Semana de 25 a 31 de agosto de 2025

   

Paola Teotônio Cavalcante de Arruda[i]

 

As últimas notícias brasileiras têm exposto algo maior que um caso policial: um “choque de real” sobre como fluxos ilícitos vêm atravessando setores-chave da economia formal. O esquema, revelado na semana passada, em uma das maiores operações já realizadas contra o crime organizado no Brasil, mobilizou 1,4 mil agentes da Polícia Federal, do Ministério Público de São Paulo e da Receita Federal, em oito estados, refletindo a dimensão da rede criminosa. Segundo as investigações, a estrutura de lavagem de dinheiro do PCC envolvia 1,2 mil postos de combustível, 42 fundos de investimento, fintechs e usinas de etanol. Assim, a nova “indústria do crime” movimentou cerca de 140 bilhões de reais em cinco anos, conferindo aparência de legalidade aos recursos obtidos com o tráfico e outras atividades ilícitas.

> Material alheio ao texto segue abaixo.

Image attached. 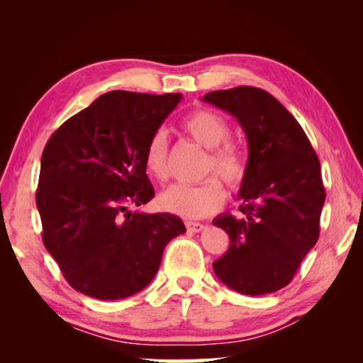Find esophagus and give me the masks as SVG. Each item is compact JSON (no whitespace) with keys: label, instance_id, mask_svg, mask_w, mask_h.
<instances>
[{"label":"esophagus","instance_id":"1","mask_svg":"<svg viewBox=\"0 0 363 363\" xmlns=\"http://www.w3.org/2000/svg\"><path fill=\"white\" fill-rule=\"evenodd\" d=\"M186 227H187V230L189 232H201L205 229V225L203 224H200V223H192V220H189V223H186Z\"/></svg>","mask_w":363,"mask_h":363}]
</instances>
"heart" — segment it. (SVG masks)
Here are the masks:
<instances>
[{"mask_svg":"<svg viewBox=\"0 0 363 363\" xmlns=\"http://www.w3.org/2000/svg\"><path fill=\"white\" fill-rule=\"evenodd\" d=\"M182 130L196 144L208 150L201 176L214 174L230 190H238L248 174V163L243 152L229 143L230 128L223 116L210 108H196L182 121ZM169 144L164 130L152 134L145 147L144 163L157 181L169 176ZM225 201V190L216 177H208L199 186H171L158 195V206L163 211L184 219H201L218 213Z\"/></svg>","mask_w":363,"mask_h":363,"instance_id":"obj_1","label":"heart"}]
</instances>
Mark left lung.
Returning a JSON list of instances; mask_svg holds the SVG:
<instances>
[{"label":"left lung","mask_w":363,"mask_h":363,"mask_svg":"<svg viewBox=\"0 0 363 363\" xmlns=\"http://www.w3.org/2000/svg\"><path fill=\"white\" fill-rule=\"evenodd\" d=\"M205 102L240 123L248 140V174L238 196V219L220 214L213 224L230 238L214 274L232 290L259 296L293 280L318 240L325 203L320 162L296 118L253 86L213 91Z\"/></svg>","instance_id":"left-lung-1"}]
</instances>
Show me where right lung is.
<instances>
[{
	"mask_svg": "<svg viewBox=\"0 0 363 363\" xmlns=\"http://www.w3.org/2000/svg\"><path fill=\"white\" fill-rule=\"evenodd\" d=\"M181 97L110 91L67 120L43 150L36 189L43 243L86 296L136 294L155 277L169 240L186 232L174 214L128 210L155 195L145 147Z\"/></svg>",
	"mask_w": 363,
	"mask_h": 363,
	"instance_id": "right-lung-1",
	"label": "right lung"
}]
</instances>
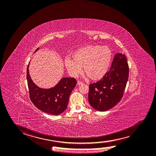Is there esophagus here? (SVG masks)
<instances>
[{
    "label": "esophagus",
    "mask_w": 156,
    "mask_h": 156,
    "mask_svg": "<svg viewBox=\"0 0 156 156\" xmlns=\"http://www.w3.org/2000/svg\"><path fill=\"white\" fill-rule=\"evenodd\" d=\"M77 84L78 85L83 84V82H80V81H78L77 82Z\"/></svg>",
    "instance_id": "esophagus-1"
}]
</instances>
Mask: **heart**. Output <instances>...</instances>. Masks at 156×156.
Masks as SVG:
<instances>
[{
    "instance_id": "1",
    "label": "heart",
    "mask_w": 156,
    "mask_h": 156,
    "mask_svg": "<svg viewBox=\"0 0 156 156\" xmlns=\"http://www.w3.org/2000/svg\"><path fill=\"white\" fill-rule=\"evenodd\" d=\"M112 49L107 46L90 44L77 49L73 59L67 58L65 65L69 74L76 77L84 67L85 74L92 80L102 79L110 68L112 58Z\"/></svg>"
}]
</instances>
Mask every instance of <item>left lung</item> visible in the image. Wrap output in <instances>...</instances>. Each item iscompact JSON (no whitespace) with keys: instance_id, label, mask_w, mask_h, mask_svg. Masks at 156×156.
I'll list each match as a JSON object with an SVG mask.
<instances>
[{"instance_id":"obj_1","label":"left lung","mask_w":156,"mask_h":156,"mask_svg":"<svg viewBox=\"0 0 156 156\" xmlns=\"http://www.w3.org/2000/svg\"><path fill=\"white\" fill-rule=\"evenodd\" d=\"M128 75L129 67L125 55L118 53L114 58L110 71L100 81L90 84V105L101 112L114 107L122 97Z\"/></svg>"}]
</instances>
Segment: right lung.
<instances>
[{
  "mask_svg": "<svg viewBox=\"0 0 156 156\" xmlns=\"http://www.w3.org/2000/svg\"><path fill=\"white\" fill-rule=\"evenodd\" d=\"M36 49L34 53L38 51ZM29 63L27 69L29 95L31 101L35 107L42 112L51 115H58L66 109L69 96L77 84L73 78H62L57 84L49 89H43L37 86L29 72Z\"/></svg>",
  "mask_w": 156,
  "mask_h": 156,
  "instance_id": "right-lung-1",
  "label": "right lung"
}]
</instances>
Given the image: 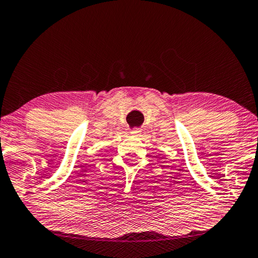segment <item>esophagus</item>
<instances>
[{"label":"esophagus","mask_w":258,"mask_h":258,"mask_svg":"<svg viewBox=\"0 0 258 258\" xmlns=\"http://www.w3.org/2000/svg\"><path fill=\"white\" fill-rule=\"evenodd\" d=\"M131 134H133V136H140L141 131H140V128H134L132 132H131Z\"/></svg>","instance_id":"34e87169"}]
</instances>
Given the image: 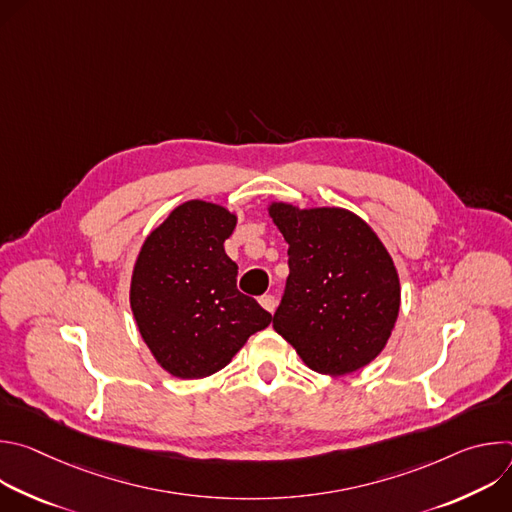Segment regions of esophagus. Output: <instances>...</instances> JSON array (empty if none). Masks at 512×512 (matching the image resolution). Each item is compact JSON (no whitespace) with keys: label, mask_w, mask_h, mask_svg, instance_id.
<instances>
[{"label":"esophagus","mask_w":512,"mask_h":512,"mask_svg":"<svg viewBox=\"0 0 512 512\" xmlns=\"http://www.w3.org/2000/svg\"><path fill=\"white\" fill-rule=\"evenodd\" d=\"M259 304L267 310V312H275V306H277V300H275V296H271V294H265V296H261L259 298Z\"/></svg>","instance_id":"1"}]
</instances>
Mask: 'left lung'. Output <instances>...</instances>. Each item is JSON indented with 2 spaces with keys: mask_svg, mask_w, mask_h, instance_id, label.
Wrapping results in <instances>:
<instances>
[{
  "mask_svg": "<svg viewBox=\"0 0 512 512\" xmlns=\"http://www.w3.org/2000/svg\"><path fill=\"white\" fill-rule=\"evenodd\" d=\"M289 243L273 328L322 375H348L385 348L401 302L397 269L373 229L344 208L271 204Z\"/></svg>",
  "mask_w": 512,
  "mask_h": 512,
  "instance_id": "left-lung-1",
  "label": "left lung"
}]
</instances>
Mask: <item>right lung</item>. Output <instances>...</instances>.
Here are the masks:
<instances>
[{
    "label": "right lung",
    "instance_id": "1",
    "mask_svg": "<svg viewBox=\"0 0 512 512\" xmlns=\"http://www.w3.org/2000/svg\"><path fill=\"white\" fill-rule=\"evenodd\" d=\"M237 216L202 200L180 204L145 239L131 277L141 338L178 379H202L231 362L273 316L237 289L225 253Z\"/></svg>",
    "mask_w": 512,
    "mask_h": 512
}]
</instances>
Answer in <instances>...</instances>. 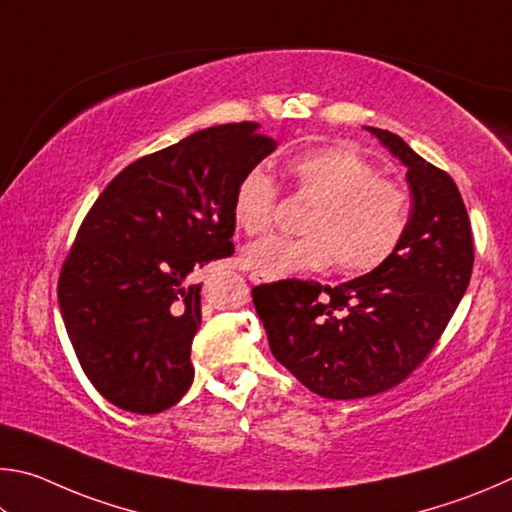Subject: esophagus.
<instances>
[{"mask_svg":"<svg viewBox=\"0 0 512 512\" xmlns=\"http://www.w3.org/2000/svg\"><path fill=\"white\" fill-rule=\"evenodd\" d=\"M249 281H251V283H261V281H265V279H263V276H261V274L251 272V274H249Z\"/></svg>","mask_w":512,"mask_h":512,"instance_id":"34e87169","label":"esophagus"}]
</instances>
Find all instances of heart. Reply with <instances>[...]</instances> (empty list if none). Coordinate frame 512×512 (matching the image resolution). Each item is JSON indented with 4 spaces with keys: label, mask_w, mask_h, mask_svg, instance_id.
I'll return each mask as SVG.
<instances>
[{
    "label": "heart",
    "mask_w": 512,
    "mask_h": 512,
    "mask_svg": "<svg viewBox=\"0 0 512 512\" xmlns=\"http://www.w3.org/2000/svg\"><path fill=\"white\" fill-rule=\"evenodd\" d=\"M299 195L312 202L306 236H270L245 249L242 263L265 279H281L335 263L346 274H366L387 263L405 238L409 197L398 182L378 177L369 161L346 146H324L290 159ZM279 188L263 168H251L233 195V220L245 236L272 227Z\"/></svg>",
    "instance_id": "heart-1"
}]
</instances>
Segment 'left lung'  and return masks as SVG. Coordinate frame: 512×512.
<instances>
[{
    "label": "left lung",
    "mask_w": 512,
    "mask_h": 512,
    "mask_svg": "<svg viewBox=\"0 0 512 512\" xmlns=\"http://www.w3.org/2000/svg\"><path fill=\"white\" fill-rule=\"evenodd\" d=\"M407 166L405 238L378 270L342 285L285 279L251 290L272 355L321 398L396 387L432 353L468 290L474 242L454 179L398 134L366 128Z\"/></svg>",
    "instance_id": "8db88e82"
}]
</instances>
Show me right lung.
I'll list each match as a JSON object with an SVG mask.
<instances>
[{"label":"right lung","instance_id":"right-lung-1","mask_svg":"<svg viewBox=\"0 0 512 512\" xmlns=\"http://www.w3.org/2000/svg\"><path fill=\"white\" fill-rule=\"evenodd\" d=\"M276 150L258 123L215 125L123 168L62 263V321L89 382L132 414H159L193 384L202 324L193 270L233 254V195Z\"/></svg>","mask_w":512,"mask_h":512}]
</instances>
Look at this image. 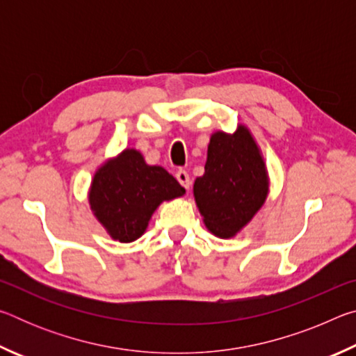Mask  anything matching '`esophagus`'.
<instances>
[{"label": "esophagus", "mask_w": 356, "mask_h": 356, "mask_svg": "<svg viewBox=\"0 0 356 356\" xmlns=\"http://www.w3.org/2000/svg\"><path fill=\"white\" fill-rule=\"evenodd\" d=\"M176 177H177V180H179V184L182 185L185 190H190V186H191V180H190L188 172H186L185 170H179V171L176 172Z\"/></svg>", "instance_id": "obj_1"}]
</instances>
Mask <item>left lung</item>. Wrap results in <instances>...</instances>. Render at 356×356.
Instances as JSON below:
<instances>
[{"label":"left lung","mask_w":356,"mask_h":356,"mask_svg":"<svg viewBox=\"0 0 356 356\" xmlns=\"http://www.w3.org/2000/svg\"><path fill=\"white\" fill-rule=\"evenodd\" d=\"M268 171L254 136L243 124L210 136L204 174L193 185L202 221L213 236L231 238L254 218L268 196Z\"/></svg>","instance_id":"8db88e82"}]
</instances>
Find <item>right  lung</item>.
Returning a JSON list of instances; mask_svg holds the SVG:
<instances>
[{
    "label": "right lung",
    "mask_w": 356,
    "mask_h": 356,
    "mask_svg": "<svg viewBox=\"0 0 356 356\" xmlns=\"http://www.w3.org/2000/svg\"><path fill=\"white\" fill-rule=\"evenodd\" d=\"M184 193V186L165 168L147 165L140 150L127 147L95 171L88 200L108 236L130 243L146 232L161 202Z\"/></svg>",
    "instance_id": "right-lung-1"
}]
</instances>
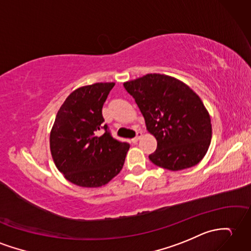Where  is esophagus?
I'll return each instance as SVG.
<instances>
[{
	"mask_svg": "<svg viewBox=\"0 0 251 251\" xmlns=\"http://www.w3.org/2000/svg\"><path fill=\"white\" fill-rule=\"evenodd\" d=\"M141 137H142V132L141 131H137V136L135 137V138H132L131 139V142L132 143H136V142H138L140 139H141Z\"/></svg>",
	"mask_w": 251,
	"mask_h": 251,
	"instance_id": "1",
	"label": "esophagus"
}]
</instances>
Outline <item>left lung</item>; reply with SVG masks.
<instances>
[{
  "mask_svg": "<svg viewBox=\"0 0 251 251\" xmlns=\"http://www.w3.org/2000/svg\"><path fill=\"white\" fill-rule=\"evenodd\" d=\"M124 87L157 140L150 160L171 171L199 164L212 139L211 118L200 97L179 80L159 74L128 81Z\"/></svg>",
  "mask_w": 251,
  "mask_h": 251,
  "instance_id": "8db88e82",
  "label": "left lung"
}]
</instances>
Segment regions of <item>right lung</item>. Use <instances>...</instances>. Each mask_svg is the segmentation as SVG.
<instances>
[{
	"instance_id": "add662e5",
	"label": "right lung",
	"mask_w": 251,
	"mask_h": 251,
	"mask_svg": "<svg viewBox=\"0 0 251 251\" xmlns=\"http://www.w3.org/2000/svg\"><path fill=\"white\" fill-rule=\"evenodd\" d=\"M114 83L79 87L64 101L50 133L52 158L69 182L81 187L107 184L123 168L129 143L112 137L102 106ZM104 130L101 136L99 131Z\"/></svg>"
}]
</instances>
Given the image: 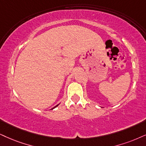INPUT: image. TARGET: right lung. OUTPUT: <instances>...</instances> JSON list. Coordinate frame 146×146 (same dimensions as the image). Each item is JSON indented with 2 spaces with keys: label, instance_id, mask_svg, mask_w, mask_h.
Segmentation results:
<instances>
[{
  "label": "right lung",
  "instance_id": "obj_1",
  "mask_svg": "<svg viewBox=\"0 0 146 146\" xmlns=\"http://www.w3.org/2000/svg\"><path fill=\"white\" fill-rule=\"evenodd\" d=\"M56 106H58V105H56V106H55V107H54V108H52V109H54V108H56Z\"/></svg>",
  "mask_w": 146,
  "mask_h": 146
}]
</instances>
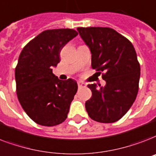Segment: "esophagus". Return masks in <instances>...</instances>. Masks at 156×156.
<instances>
[{
    "label": "esophagus",
    "instance_id": "1",
    "mask_svg": "<svg viewBox=\"0 0 156 156\" xmlns=\"http://www.w3.org/2000/svg\"><path fill=\"white\" fill-rule=\"evenodd\" d=\"M78 88H81V87H86V84L83 82H78Z\"/></svg>",
    "mask_w": 156,
    "mask_h": 156
}]
</instances>
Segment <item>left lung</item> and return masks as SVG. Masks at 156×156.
Returning <instances> with one entry per match:
<instances>
[{
    "label": "left lung",
    "mask_w": 156,
    "mask_h": 156,
    "mask_svg": "<svg viewBox=\"0 0 156 156\" xmlns=\"http://www.w3.org/2000/svg\"><path fill=\"white\" fill-rule=\"evenodd\" d=\"M91 54V67L102 73L105 86L87 85L92 96L85 103L89 117L100 123L120 119L136 100L140 65L133 44L110 28H78Z\"/></svg>",
    "instance_id": "left-lung-1"
}]
</instances>
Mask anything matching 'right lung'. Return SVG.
<instances>
[{
	"label": "right lung",
	"instance_id": "add662e5",
	"mask_svg": "<svg viewBox=\"0 0 156 156\" xmlns=\"http://www.w3.org/2000/svg\"><path fill=\"white\" fill-rule=\"evenodd\" d=\"M78 33L70 28L41 33L26 45L15 68L16 92L21 106L35 123L58 125L67 118L78 90L75 80H59L52 73L59 53Z\"/></svg>",
	"mask_w": 156,
	"mask_h": 156
}]
</instances>
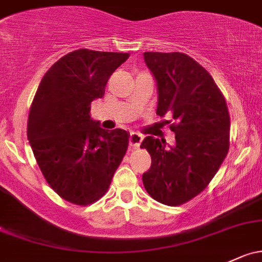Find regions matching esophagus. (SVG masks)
Segmentation results:
<instances>
[{"instance_id":"34e87169","label":"esophagus","mask_w":262,"mask_h":262,"mask_svg":"<svg viewBox=\"0 0 262 262\" xmlns=\"http://www.w3.org/2000/svg\"><path fill=\"white\" fill-rule=\"evenodd\" d=\"M141 141H142V135L139 134V132L132 131L130 134V146H132V147H139Z\"/></svg>"}]
</instances>
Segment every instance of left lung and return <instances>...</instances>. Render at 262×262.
Instances as JSON below:
<instances>
[{"label": "left lung", "mask_w": 262, "mask_h": 262, "mask_svg": "<svg viewBox=\"0 0 262 262\" xmlns=\"http://www.w3.org/2000/svg\"><path fill=\"white\" fill-rule=\"evenodd\" d=\"M143 60L156 81V114L172 115L176 142L143 139L141 147L150 154L151 167L142 182L154 200L177 206L199 195L226 157L229 110L211 75L190 56L145 52Z\"/></svg>", "instance_id": "8db88e82"}]
</instances>
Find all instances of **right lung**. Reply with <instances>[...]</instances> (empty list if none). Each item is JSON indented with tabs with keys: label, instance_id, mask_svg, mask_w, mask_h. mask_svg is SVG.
Returning a JSON list of instances; mask_svg holds the SVG:
<instances>
[{
	"label": "right lung",
	"instance_id": "1",
	"mask_svg": "<svg viewBox=\"0 0 262 262\" xmlns=\"http://www.w3.org/2000/svg\"><path fill=\"white\" fill-rule=\"evenodd\" d=\"M128 56L86 49L67 53L45 74L33 98L31 148L52 190L72 204L102 198L127 150L128 132L105 130L90 111Z\"/></svg>",
	"mask_w": 262,
	"mask_h": 262
}]
</instances>
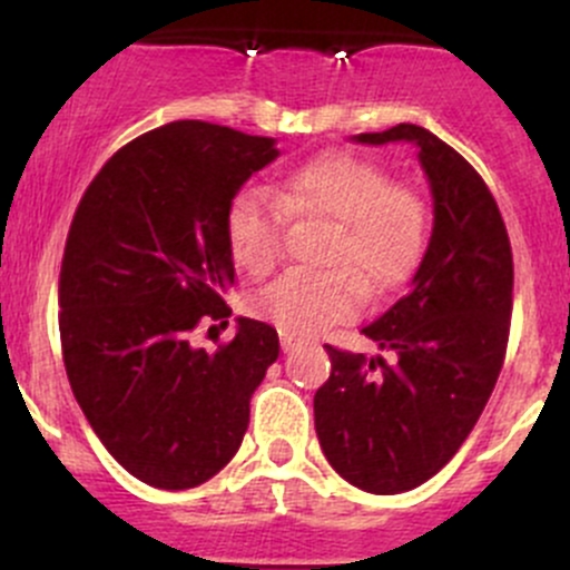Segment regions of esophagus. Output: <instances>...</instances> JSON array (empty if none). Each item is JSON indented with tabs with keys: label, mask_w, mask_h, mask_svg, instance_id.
Here are the masks:
<instances>
[{
	"label": "esophagus",
	"mask_w": 570,
	"mask_h": 570,
	"mask_svg": "<svg viewBox=\"0 0 570 570\" xmlns=\"http://www.w3.org/2000/svg\"><path fill=\"white\" fill-rule=\"evenodd\" d=\"M281 347H284V353H292V350L297 347V338L286 336V333H281Z\"/></svg>",
	"instance_id": "obj_1"
}]
</instances>
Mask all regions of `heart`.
Returning a JSON list of instances; mask_svg holds the SVG:
<instances>
[{
  "label": "heart",
  "instance_id": "heart-1",
  "mask_svg": "<svg viewBox=\"0 0 570 570\" xmlns=\"http://www.w3.org/2000/svg\"><path fill=\"white\" fill-rule=\"evenodd\" d=\"M286 220L331 223L320 273H286L250 308L286 336H317L358 314L361 297L383 301L416 273L428 245L422 198L383 165L350 151H325L286 170L273 198L243 189L226 209V245L239 269L267 275L281 256Z\"/></svg>",
  "mask_w": 570,
  "mask_h": 570
}]
</instances>
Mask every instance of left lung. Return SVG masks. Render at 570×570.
<instances>
[{
  "mask_svg": "<svg viewBox=\"0 0 570 570\" xmlns=\"http://www.w3.org/2000/svg\"><path fill=\"white\" fill-rule=\"evenodd\" d=\"M353 140L413 142L433 193V234L411 292L364 327L394 361L325 344L331 377L314 394L327 463L350 485L389 497L452 461L497 386L513 314V250L488 184L433 131L396 124Z\"/></svg>",
  "mask_w": 570,
  "mask_h": 570,
  "instance_id": "left-lung-1",
  "label": "left lung"
}]
</instances>
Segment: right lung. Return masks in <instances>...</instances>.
<instances>
[{"mask_svg":"<svg viewBox=\"0 0 570 570\" xmlns=\"http://www.w3.org/2000/svg\"><path fill=\"white\" fill-rule=\"evenodd\" d=\"M275 157L273 137L165 124L107 159L68 228L57 286L68 383L109 455L163 491L200 485L237 455L278 358L275 327L245 317L215 353L189 344L198 325H228L226 209Z\"/></svg>","mask_w":570,"mask_h":570,"instance_id":"obj_1","label":"right lung"}]
</instances>
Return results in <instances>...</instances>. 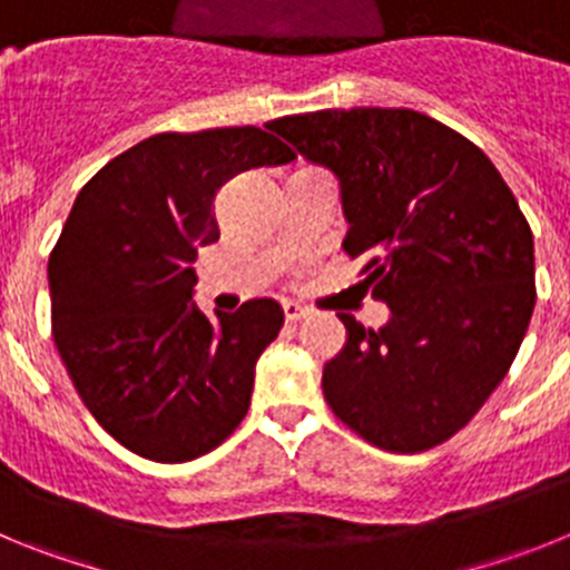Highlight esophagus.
I'll list each match as a JSON object with an SVG mask.
<instances>
[{
  "label": "esophagus",
  "mask_w": 570,
  "mask_h": 570,
  "mask_svg": "<svg viewBox=\"0 0 570 570\" xmlns=\"http://www.w3.org/2000/svg\"><path fill=\"white\" fill-rule=\"evenodd\" d=\"M282 311H285V320L288 322H299L308 316V308H302L299 302H285V305H282Z\"/></svg>",
  "instance_id": "1"
}]
</instances>
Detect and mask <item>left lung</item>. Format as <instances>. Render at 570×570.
Masks as SVG:
<instances>
[{
    "mask_svg": "<svg viewBox=\"0 0 570 570\" xmlns=\"http://www.w3.org/2000/svg\"><path fill=\"white\" fill-rule=\"evenodd\" d=\"M334 170L380 331L351 314L322 371L331 411L371 445L420 454L471 422L505 380L537 302L533 236L471 139L411 108H351L268 122Z\"/></svg>",
    "mask_w": 570,
    "mask_h": 570,
    "instance_id": "1",
    "label": "left lung"
}]
</instances>
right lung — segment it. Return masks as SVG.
Segmentation results:
<instances>
[{
    "mask_svg": "<svg viewBox=\"0 0 570 570\" xmlns=\"http://www.w3.org/2000/svg\"><path fill=\"white\" fill-rule=\"evenodd\" d=\"M268 130L156 134L110 159L70 208L48 259L53 342L94 420L134 454L188 462L236 431L279 302L196 308L194 262L219 239L216 190L294 163Z\"/></svg>",
    "mask_w": 570,
    "mask_h": 570,
    "instance_id": "obj_1",
    "label": "right lung"
}]
</instances>
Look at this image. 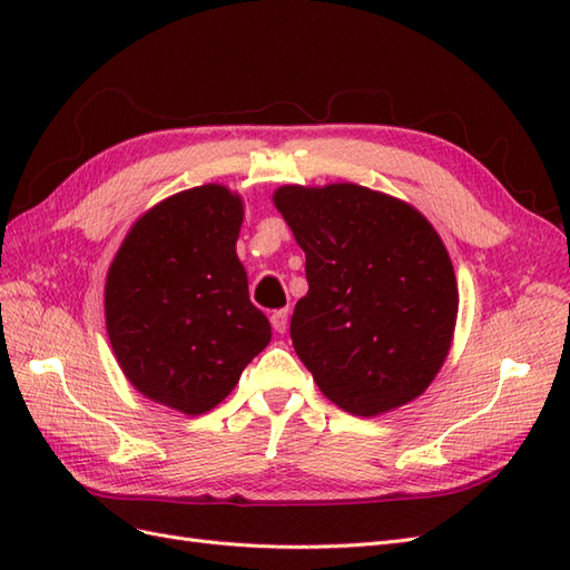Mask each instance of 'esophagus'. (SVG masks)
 <instances>
[{
  "instance_id": "esophagus-1",
  "label": "esophagus",
  "mask_w": 570,
  "mask_h": 570,
  "mask_svg": "<svg viewBox=\"0 0 570 570\" xmlns=\"http://www.w3.org/2000/svg\"><path fill=\"white\" fill-rule=\"evenodd\" d=\"M287 321H289L287 318V308H278V312L271 314V325H273L275 333L283 335L287 331Z\"/></svg>"
}]
</instances>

Esse movimento revela, em verdade, um fio condutor baseado na financeirização e na busca por escala, cuja lógica empresarial é apropriada para dar aparência de legalidade ao capital do crime, afetando a concorrência, elevando riscos institucionais e contaminando mecanismos de intermediação financeira e produtiva. O esquema demonstra método, sofisticação e normalização do dinheiro do crime dentro de engrenagens reguladas, operando com eficiência mercadológica e aproveitando brechas de governança e fiscalização. O efeito macroeconômico? Aumento do risco institucional, elevação dos prêmios de risco setoriais, contaminação de preços e erosão da confiança nos mecanismos de intermediação financeira e produtiva.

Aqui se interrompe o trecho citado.